- **GIVEN PASSAGE**
= Beginning of Section =

Bug #51105 MDL deadlock in rqg_mdl_stability test on Windows
Submitted: 11 Feb 2010 14:59 Modified: 7 Mar 2010 1:06
Reporter: John Embretsen Email Updates:
Status: Closed Impact on me:
None 
Category:MySQL Server: Locking Severity:S2 (Serious)
Version:mysql-next-4284 OS:Windows
Assigned to: Dmitry Lenev CPU Architecture:Any
Tags: pushbuild, rqg_pb2, test failure

[11 Feb 2010 14:59] John Embretsen
Description:
The test 'rqg_mdl_stability' (10 concurrent clients) fails on the Windows platform in Pushbuild (mysql-next-4284 branch) with what seems to be a deadlock among MDL threads. The Random Query Generator reports:

"10 stalled queries detected, declaring deadlock"

= End of Section =

- **PROBLEMS AND TASKS**
1. List the tags attached to the bug report above.
2. Continue the bug report above, beginning directly after its final line.

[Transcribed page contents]
= Beginning of Section =

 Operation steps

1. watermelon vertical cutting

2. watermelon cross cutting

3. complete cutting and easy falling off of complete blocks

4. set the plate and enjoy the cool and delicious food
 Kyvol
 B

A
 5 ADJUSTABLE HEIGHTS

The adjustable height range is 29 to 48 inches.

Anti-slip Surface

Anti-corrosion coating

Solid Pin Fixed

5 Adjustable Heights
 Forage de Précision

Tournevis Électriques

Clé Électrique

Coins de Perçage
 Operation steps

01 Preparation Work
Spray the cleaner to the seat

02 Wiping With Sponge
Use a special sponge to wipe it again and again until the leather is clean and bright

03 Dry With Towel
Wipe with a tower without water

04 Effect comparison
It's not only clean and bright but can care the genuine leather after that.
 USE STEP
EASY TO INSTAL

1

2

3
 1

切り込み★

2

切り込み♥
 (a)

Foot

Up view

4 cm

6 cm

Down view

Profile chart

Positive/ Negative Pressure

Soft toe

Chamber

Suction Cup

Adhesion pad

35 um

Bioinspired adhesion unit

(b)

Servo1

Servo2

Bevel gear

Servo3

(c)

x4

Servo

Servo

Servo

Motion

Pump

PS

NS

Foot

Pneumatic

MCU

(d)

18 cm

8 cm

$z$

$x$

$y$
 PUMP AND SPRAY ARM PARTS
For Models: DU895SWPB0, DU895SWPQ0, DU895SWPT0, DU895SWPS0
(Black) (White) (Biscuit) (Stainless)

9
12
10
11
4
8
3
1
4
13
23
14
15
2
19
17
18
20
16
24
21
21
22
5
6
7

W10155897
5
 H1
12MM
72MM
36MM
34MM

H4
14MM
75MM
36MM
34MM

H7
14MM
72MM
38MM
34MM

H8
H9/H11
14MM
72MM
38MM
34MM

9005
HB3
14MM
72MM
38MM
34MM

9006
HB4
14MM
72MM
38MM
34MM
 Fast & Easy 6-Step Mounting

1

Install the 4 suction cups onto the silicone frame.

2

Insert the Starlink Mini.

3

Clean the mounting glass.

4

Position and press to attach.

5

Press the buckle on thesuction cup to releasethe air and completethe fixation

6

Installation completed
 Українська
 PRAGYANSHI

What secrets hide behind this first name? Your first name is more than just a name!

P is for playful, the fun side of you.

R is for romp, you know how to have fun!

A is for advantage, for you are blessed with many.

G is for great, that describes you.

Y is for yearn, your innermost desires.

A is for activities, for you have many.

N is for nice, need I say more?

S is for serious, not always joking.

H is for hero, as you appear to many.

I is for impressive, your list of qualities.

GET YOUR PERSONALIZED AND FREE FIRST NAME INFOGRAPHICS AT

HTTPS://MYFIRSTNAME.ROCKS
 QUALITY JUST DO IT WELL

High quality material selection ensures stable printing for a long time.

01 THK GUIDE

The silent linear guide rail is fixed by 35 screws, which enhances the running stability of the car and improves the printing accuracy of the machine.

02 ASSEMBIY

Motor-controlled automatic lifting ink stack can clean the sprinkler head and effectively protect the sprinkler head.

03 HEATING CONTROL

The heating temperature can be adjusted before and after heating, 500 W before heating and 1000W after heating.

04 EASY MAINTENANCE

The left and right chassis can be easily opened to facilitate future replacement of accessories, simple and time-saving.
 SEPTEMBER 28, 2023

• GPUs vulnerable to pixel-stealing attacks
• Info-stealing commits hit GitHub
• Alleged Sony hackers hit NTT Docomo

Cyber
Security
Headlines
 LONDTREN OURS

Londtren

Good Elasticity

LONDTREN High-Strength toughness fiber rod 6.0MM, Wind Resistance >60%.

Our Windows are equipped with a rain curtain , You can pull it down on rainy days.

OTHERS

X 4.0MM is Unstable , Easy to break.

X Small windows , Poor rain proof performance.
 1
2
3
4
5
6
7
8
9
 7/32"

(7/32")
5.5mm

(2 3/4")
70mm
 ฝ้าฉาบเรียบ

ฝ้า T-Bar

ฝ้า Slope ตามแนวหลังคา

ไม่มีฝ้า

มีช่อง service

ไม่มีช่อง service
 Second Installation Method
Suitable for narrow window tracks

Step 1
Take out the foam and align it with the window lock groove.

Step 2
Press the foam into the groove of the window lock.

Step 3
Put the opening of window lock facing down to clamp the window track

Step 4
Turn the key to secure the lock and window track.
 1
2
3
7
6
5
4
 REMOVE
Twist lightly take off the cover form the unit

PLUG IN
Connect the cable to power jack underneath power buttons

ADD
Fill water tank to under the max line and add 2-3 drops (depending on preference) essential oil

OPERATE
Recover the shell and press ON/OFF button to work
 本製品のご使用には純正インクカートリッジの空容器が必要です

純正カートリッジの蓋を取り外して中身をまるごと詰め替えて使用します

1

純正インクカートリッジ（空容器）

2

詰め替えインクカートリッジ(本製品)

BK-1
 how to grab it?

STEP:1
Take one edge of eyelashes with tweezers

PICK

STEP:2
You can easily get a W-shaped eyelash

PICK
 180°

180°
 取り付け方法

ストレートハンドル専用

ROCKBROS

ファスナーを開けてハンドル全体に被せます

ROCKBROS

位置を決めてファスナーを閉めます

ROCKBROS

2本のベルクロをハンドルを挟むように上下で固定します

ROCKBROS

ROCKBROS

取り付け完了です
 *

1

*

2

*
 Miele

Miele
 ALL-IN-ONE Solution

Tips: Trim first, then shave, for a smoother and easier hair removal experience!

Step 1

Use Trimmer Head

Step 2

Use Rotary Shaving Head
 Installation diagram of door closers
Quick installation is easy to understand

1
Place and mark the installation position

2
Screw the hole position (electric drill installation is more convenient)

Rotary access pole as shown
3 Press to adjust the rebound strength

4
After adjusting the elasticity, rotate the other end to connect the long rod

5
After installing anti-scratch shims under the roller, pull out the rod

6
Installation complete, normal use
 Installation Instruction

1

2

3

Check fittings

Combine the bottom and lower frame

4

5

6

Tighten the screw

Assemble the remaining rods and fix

= End of Section =

- **ANSWERS PROVIDED**
1. pushbuild, rqg_pb2, test failure

2.
A quick look at the test logs indicate the following unique MDL back traces:

cond_wait -> my_rw_wrlock -> MDL_lock::remove_ticket
cond_wait -> my_rw_wrlock -> MDL_lock::find_deadlock
cond_wait -> my_rw_wrlock -> MDL_context::stop_waiting -> acquire_lock
cond_wait -> my_rw_wrlock -> MDL_map::move_from_hash_to_lock_mutex

Test log with stack traces and other info will be attached shortly.

This deadlock currently occurs on Windows only (tested on Win 2003 32-bit), and is different from Bug#50998 (Linux deadlock, same test & source, now fixed).

How to repeat:
environment variable N4284.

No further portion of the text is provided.